_To do_
According to the security clearance discussion, which things were investigated? List them all.
** Opening Provided text block **
In this particular case I think it has more to do with the times than anything else. Discovering the records of that investigation from when he was 12 in the 40’s would have likely been a massive undertaking if not impossible. The investigator likely recognized this and just had him remove it.

These days I don’t think that happens with digital records. Omitting that incident would almost certainly cause more issues than not now as I’m sure they’d turn up in the investigation. If not included on your sf86 you’d likely be grilled about it.

Investigators are usually reasonable in my experience. If you omitted it because you earnestly forgot because it happened when you were 12, they’d likely understand if you were forthcoming about it during your interview. Investigators are human though so it depends on how they feel.

What they really care about is stuff to try to purposely hide.

The word investigated is a lot bigger than some simple inquiry someone makes. Investigation is actually a complete tear down of someone's past in a search for clues. He was not investigated. He played a part in an investigation of a lost cipher. His cipher was investigated.

He wasn't investigated though. His missing glasses and hobby were. Once they found out the owner was not worth investigation, it was dropped.

He was TWELVE at the time the "investigation" happened, and he clearly wasn't engaged as a suspect. His mother was.

He had no obligation to put that on security clearance form whatsoever.

He lied originally, kinda.

He made a cypher with a school friend, which cypher was handed by a stranger to the FBI and investigated. That one possible outcome of the investigation might be 'the subject is a Japanese spy' doesn't mean _he_ was suspected of that; not by the FBI at least.

If he said, "I made a cypher in school", then likely the form would have been considered fine? Presumably his record clearly showed the FBI incident, so I'm surprised that lying in the second form didn't cause concern sufficient to question him. But there you go; I've never had any associations with TLAs, what would I know.

The travel forms to visit the US ask if people have ever been involved in espionage, at least they did, I'm not aware that it's changed.

You can guarantee the many people who work for intelligence agencies of US allies aren't admitting to that when they travel to the US.

It's all a bit of a game.

  • The reasoning for some of these questions is that if you are caught, it’s sometimes easier to charge you with fraud (lying on the form) than the actual thing (such as espionage).

  • But they're required by laws of their own country to lie, presumably. There are certainly game-like aspects.
** Closing Provided text block **
** Opening Dataset extract block **
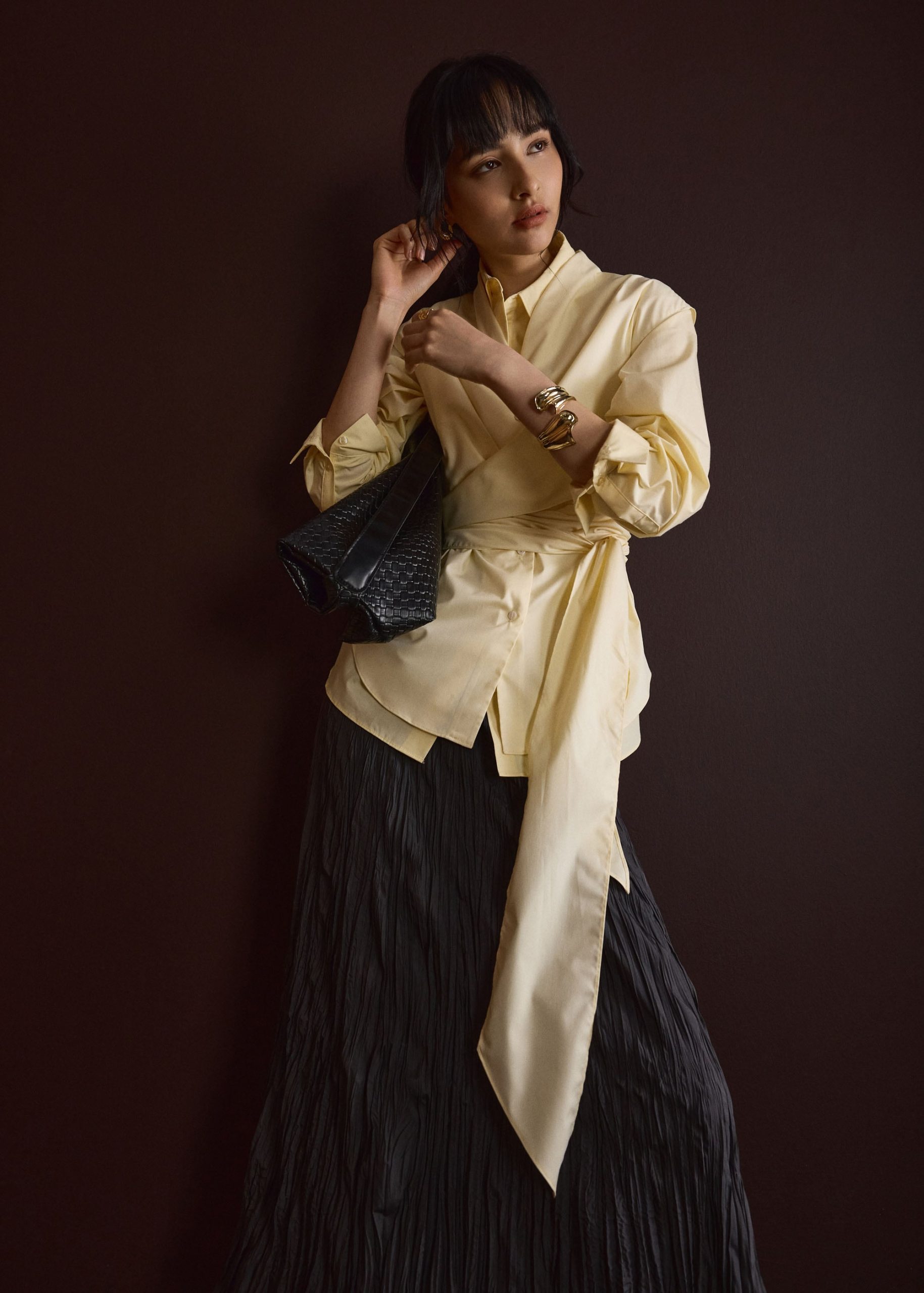 Ziyi Poplin Front Wrap Mandarin Collar Shirt - Image 18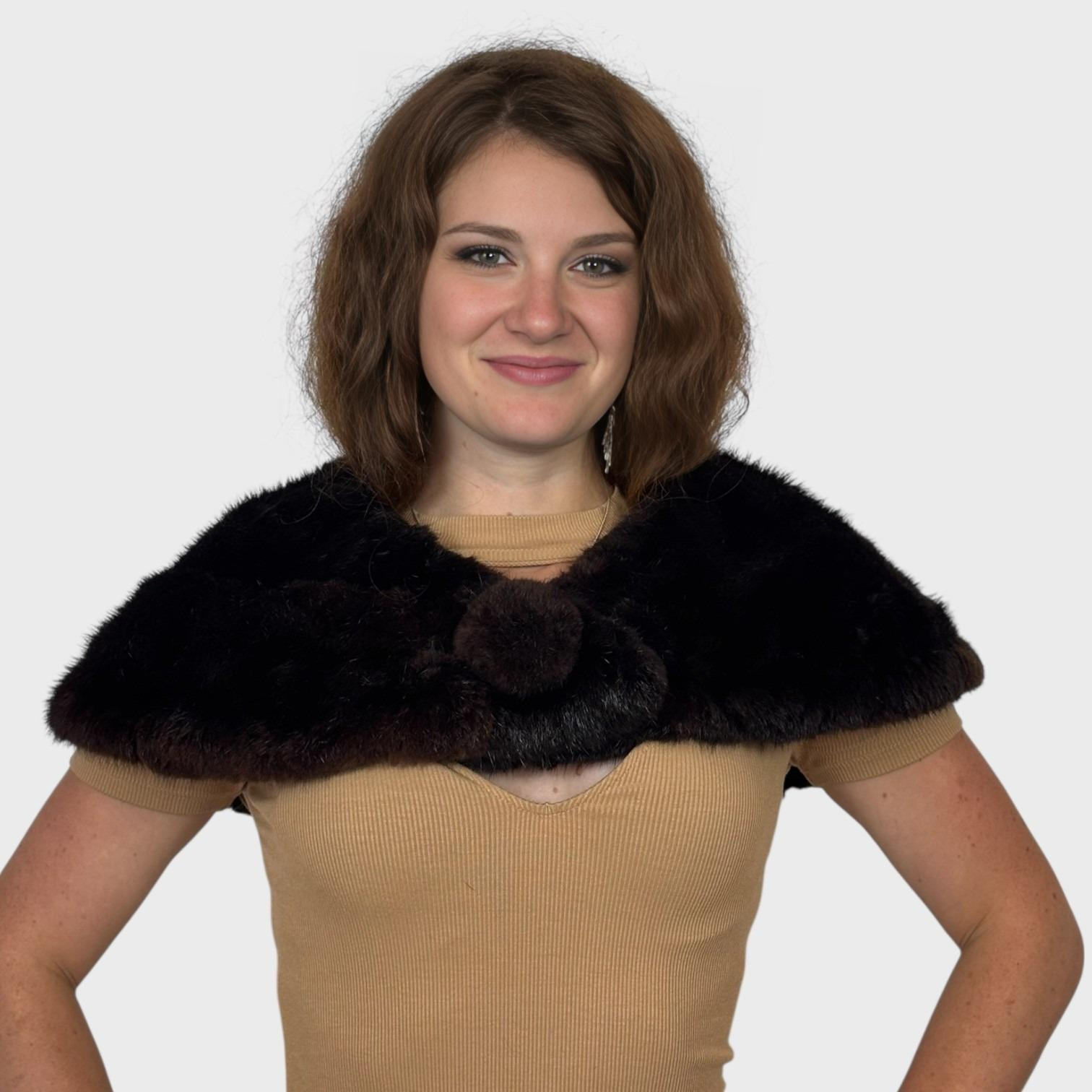 Brown Dyed Muskrat Stole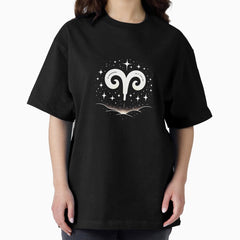 Aries Zodiac Sign – Bold Fire Horoscope Art for the Fearless Ram ♈ Oversized T-Shirt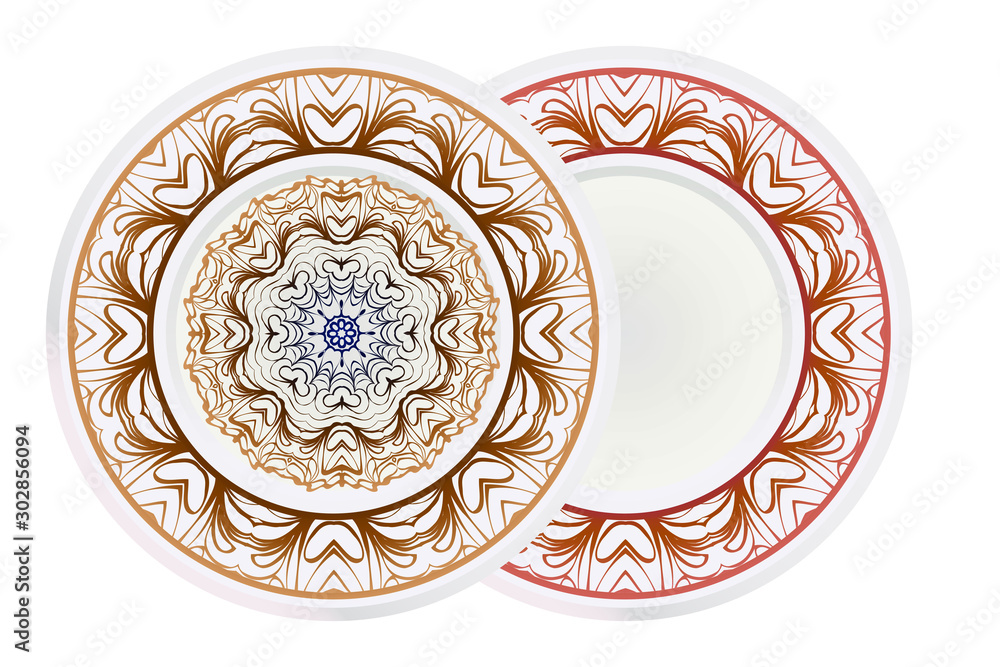Set of round floral frame and mandala ornament. Vector illustration. Set of round floral frame and mandala ornament. Vector illustration.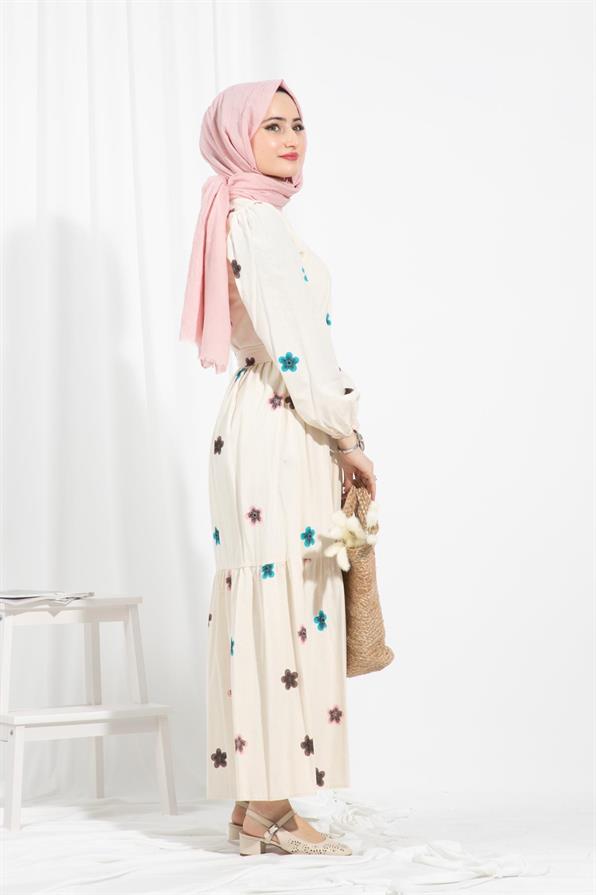 Flower Embossed Dress-Blue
** Closing Dataset extract block **
_Answer box_
- His cipher (the cypher he made with a school friend)
- His missing glasses
- His hobby